ホイジンガ「中世の秋」


上巻読了(堀越孝一訳、中公文庫)。

これはやはり名著だ。というのも、この本に書かれている内容はすでにあちこちで引用されまくり、消費されまくっているので、本書を直接読まない人間にもだいたいの内容が知られてしまっているからだ。読まれずして読んだ気にさせるとは、名著にしか許されない特権だろう。ダンテの「神曲」しかり、ゲーテの「ファウスト」しかり。

とはいえ、名著にはやはり現物に接してはじめてわかる醍醐味のようなものがある。その点、この「中世の秋」はどうだろうか。上巻を読んだだけでは断言できないが、どうもあらゆる意味でパンチ不足だと思う。
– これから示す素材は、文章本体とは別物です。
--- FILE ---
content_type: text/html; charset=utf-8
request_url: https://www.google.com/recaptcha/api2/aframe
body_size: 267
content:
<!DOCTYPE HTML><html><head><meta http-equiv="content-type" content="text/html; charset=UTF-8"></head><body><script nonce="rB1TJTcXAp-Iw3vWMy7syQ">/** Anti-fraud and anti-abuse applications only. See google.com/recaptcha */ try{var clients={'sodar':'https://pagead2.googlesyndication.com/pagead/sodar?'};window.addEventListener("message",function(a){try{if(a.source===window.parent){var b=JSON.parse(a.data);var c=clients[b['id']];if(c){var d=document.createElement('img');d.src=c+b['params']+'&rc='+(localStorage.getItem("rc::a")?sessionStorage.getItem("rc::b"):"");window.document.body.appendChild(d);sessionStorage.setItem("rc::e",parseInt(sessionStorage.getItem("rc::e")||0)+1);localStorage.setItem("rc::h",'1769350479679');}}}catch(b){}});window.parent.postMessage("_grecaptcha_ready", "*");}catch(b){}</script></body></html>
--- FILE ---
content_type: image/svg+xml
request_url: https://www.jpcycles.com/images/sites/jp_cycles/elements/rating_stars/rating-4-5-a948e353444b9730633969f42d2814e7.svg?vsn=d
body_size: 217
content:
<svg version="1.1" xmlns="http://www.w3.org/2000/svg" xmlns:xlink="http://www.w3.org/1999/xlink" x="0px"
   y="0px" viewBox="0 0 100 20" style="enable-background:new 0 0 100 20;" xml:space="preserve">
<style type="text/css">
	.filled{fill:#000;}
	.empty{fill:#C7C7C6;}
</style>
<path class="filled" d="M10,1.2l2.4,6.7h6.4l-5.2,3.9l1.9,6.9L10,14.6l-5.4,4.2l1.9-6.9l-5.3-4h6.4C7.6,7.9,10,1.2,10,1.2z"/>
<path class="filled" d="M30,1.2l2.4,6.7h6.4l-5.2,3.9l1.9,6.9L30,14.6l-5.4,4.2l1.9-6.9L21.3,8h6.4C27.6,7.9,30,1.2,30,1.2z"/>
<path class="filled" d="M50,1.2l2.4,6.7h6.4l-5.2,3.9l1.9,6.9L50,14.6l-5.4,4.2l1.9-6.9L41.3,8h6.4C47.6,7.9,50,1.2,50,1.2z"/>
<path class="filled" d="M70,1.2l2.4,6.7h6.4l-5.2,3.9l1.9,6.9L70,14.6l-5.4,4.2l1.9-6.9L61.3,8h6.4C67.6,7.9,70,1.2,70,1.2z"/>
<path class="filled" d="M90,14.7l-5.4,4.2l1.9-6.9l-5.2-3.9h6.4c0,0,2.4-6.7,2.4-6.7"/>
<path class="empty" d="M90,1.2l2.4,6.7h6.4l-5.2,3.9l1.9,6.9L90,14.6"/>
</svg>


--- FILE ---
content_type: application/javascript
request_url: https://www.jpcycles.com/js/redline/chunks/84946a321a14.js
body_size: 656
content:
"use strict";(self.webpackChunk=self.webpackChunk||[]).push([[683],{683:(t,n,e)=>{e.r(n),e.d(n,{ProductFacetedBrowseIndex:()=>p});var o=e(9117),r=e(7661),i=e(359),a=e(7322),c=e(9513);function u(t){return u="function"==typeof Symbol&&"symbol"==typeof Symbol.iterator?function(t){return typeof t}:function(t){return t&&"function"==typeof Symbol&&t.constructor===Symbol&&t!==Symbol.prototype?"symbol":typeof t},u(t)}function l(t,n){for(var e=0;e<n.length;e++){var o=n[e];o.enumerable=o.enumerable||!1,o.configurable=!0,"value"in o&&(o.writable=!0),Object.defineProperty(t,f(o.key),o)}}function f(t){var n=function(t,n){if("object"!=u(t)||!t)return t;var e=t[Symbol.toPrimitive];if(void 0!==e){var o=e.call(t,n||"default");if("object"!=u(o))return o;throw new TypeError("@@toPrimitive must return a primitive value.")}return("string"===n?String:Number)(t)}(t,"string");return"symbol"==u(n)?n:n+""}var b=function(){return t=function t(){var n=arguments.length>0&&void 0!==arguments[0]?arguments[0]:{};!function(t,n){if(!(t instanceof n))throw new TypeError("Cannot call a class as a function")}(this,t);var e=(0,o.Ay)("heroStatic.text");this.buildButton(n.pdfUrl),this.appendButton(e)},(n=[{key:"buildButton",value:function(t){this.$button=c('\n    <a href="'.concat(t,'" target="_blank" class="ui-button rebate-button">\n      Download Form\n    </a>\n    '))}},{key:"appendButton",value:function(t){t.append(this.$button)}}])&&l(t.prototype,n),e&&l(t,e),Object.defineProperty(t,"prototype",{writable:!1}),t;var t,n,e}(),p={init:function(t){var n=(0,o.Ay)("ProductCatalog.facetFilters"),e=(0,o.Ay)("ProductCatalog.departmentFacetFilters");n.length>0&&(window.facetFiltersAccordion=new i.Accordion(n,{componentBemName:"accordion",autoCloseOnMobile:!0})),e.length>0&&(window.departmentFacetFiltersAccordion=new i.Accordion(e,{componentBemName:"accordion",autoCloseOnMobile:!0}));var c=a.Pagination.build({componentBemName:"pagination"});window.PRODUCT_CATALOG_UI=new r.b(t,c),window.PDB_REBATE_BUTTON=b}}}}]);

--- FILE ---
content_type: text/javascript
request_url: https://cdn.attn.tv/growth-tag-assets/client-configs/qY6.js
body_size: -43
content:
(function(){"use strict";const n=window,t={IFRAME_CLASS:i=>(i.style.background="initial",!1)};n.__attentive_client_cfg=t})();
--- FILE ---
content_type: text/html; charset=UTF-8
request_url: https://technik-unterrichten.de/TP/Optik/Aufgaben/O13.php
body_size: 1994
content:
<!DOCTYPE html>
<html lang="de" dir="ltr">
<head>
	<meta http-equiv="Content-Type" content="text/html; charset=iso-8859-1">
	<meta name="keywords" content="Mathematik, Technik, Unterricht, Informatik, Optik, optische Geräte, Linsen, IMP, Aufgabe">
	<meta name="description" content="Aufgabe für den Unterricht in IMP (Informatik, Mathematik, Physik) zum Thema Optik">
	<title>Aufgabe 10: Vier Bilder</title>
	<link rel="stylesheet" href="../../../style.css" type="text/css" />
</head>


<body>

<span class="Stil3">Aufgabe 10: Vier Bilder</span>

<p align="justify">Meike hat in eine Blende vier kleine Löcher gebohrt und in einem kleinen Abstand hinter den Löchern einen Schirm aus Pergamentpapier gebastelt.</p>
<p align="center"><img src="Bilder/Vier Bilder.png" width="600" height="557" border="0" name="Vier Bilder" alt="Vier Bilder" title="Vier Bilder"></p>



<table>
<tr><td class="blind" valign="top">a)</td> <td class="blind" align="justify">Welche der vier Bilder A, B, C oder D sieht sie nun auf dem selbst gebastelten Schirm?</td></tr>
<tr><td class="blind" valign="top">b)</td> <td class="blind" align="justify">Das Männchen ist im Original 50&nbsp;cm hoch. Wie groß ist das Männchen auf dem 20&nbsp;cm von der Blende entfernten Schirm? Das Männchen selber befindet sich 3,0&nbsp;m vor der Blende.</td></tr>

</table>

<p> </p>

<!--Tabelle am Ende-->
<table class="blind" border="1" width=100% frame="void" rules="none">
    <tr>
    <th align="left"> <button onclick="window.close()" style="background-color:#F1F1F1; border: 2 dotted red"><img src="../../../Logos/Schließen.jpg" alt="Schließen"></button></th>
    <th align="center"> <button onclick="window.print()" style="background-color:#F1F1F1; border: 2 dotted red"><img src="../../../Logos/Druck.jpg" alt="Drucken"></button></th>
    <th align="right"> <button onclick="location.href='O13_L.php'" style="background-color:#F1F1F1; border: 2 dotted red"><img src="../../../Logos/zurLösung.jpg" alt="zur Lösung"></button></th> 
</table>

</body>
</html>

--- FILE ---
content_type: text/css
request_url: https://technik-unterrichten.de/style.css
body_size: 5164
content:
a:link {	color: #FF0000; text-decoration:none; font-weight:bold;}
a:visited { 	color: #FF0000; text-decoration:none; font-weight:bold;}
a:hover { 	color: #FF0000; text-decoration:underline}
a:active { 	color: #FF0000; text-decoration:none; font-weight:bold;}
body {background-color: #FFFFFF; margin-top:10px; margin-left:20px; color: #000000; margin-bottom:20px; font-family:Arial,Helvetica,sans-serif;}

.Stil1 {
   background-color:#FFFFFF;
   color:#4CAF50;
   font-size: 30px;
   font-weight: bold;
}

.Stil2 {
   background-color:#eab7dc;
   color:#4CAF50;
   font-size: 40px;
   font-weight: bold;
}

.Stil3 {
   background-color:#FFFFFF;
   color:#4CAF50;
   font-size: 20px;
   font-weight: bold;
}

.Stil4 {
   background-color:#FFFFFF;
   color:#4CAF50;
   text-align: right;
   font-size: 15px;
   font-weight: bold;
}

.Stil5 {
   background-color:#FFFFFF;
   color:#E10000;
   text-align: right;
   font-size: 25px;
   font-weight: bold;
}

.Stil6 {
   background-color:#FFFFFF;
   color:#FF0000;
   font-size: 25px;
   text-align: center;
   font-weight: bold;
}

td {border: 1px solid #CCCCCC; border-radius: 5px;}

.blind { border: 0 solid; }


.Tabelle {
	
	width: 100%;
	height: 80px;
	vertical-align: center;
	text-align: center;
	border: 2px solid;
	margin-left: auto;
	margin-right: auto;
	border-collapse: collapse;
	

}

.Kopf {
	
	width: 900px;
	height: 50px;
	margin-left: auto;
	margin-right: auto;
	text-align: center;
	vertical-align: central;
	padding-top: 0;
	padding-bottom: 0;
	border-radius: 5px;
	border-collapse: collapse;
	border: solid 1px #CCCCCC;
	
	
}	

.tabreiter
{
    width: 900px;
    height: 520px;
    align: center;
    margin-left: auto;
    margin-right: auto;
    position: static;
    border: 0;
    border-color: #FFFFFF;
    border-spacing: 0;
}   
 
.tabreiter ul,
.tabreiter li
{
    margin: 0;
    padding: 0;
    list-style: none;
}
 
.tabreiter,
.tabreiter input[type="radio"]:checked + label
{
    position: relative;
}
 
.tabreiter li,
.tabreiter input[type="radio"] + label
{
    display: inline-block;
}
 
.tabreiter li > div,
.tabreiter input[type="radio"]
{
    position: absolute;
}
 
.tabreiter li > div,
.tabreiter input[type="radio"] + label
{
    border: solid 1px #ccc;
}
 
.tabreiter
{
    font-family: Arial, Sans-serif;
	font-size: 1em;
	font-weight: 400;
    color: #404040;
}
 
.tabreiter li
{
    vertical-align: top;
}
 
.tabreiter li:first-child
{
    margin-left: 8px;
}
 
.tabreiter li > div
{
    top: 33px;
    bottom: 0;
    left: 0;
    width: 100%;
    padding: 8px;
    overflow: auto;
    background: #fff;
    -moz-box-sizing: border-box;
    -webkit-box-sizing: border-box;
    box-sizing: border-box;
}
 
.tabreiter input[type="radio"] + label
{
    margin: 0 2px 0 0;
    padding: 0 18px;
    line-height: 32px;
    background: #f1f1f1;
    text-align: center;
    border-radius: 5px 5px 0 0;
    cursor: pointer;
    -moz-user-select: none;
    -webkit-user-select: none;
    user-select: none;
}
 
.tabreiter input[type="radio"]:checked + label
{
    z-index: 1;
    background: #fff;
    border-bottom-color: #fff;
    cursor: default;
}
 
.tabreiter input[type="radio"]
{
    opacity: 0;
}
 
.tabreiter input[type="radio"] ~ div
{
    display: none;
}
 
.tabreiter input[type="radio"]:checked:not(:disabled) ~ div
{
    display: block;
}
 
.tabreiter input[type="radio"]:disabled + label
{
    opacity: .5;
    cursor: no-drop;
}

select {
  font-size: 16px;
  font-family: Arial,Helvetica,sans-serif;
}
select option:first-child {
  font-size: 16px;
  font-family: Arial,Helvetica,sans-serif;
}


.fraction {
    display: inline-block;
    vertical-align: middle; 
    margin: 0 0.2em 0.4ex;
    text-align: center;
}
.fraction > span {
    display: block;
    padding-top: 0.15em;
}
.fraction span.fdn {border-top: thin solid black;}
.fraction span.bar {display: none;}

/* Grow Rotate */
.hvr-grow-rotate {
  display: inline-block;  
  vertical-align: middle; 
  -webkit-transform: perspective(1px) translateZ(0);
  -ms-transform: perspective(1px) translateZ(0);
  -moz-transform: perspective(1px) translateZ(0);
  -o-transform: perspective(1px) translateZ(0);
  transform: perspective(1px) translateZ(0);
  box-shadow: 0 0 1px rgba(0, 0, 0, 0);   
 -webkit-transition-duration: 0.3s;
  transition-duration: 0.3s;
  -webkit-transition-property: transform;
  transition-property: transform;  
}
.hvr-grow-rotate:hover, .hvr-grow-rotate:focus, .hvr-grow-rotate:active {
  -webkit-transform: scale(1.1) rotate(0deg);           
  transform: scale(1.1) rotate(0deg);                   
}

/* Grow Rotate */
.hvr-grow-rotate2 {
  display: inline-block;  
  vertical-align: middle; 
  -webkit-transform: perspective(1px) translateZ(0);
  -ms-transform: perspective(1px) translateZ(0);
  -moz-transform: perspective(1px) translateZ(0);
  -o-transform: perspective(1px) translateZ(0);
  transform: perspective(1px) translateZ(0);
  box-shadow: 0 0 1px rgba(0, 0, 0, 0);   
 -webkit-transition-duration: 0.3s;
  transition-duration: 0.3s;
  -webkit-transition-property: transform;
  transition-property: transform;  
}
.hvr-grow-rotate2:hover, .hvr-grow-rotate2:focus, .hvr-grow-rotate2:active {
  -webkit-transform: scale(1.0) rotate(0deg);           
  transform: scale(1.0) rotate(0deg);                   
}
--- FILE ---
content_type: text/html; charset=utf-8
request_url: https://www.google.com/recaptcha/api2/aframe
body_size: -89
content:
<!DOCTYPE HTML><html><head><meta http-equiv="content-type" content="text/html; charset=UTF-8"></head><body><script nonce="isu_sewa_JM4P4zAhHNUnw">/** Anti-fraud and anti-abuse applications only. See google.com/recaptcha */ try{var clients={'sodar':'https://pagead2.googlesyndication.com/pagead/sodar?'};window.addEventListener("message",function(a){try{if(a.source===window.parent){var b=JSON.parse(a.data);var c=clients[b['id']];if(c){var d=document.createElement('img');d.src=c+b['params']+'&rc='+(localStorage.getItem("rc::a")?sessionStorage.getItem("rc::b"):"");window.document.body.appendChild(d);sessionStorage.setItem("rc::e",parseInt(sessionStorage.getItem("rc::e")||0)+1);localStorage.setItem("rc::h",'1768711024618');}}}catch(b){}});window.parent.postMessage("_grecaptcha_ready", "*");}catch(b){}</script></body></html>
ひりひりするような刺激を求めてよんだらがっかりすることうけあいだ。

この印象には、たぶん訳文の質もおおいに関係しているだろう。妙に間延びした仰々しい文体になじむにはだいぶ時間がかかる。名文でなくていいから、もっとサクサク読めるものにしてほしかった。

もうひとつ気になったのは、ブルゴーニュ公をなぜかブルゴーニュ侯と表記している点だ。ほかにもオルレアン侯、ベリー侯と、ふつうではない表記になっている。どっちでもいいようなものかもしれないが、それだけいっそう「侯」にこだわる訳者の気がしれない。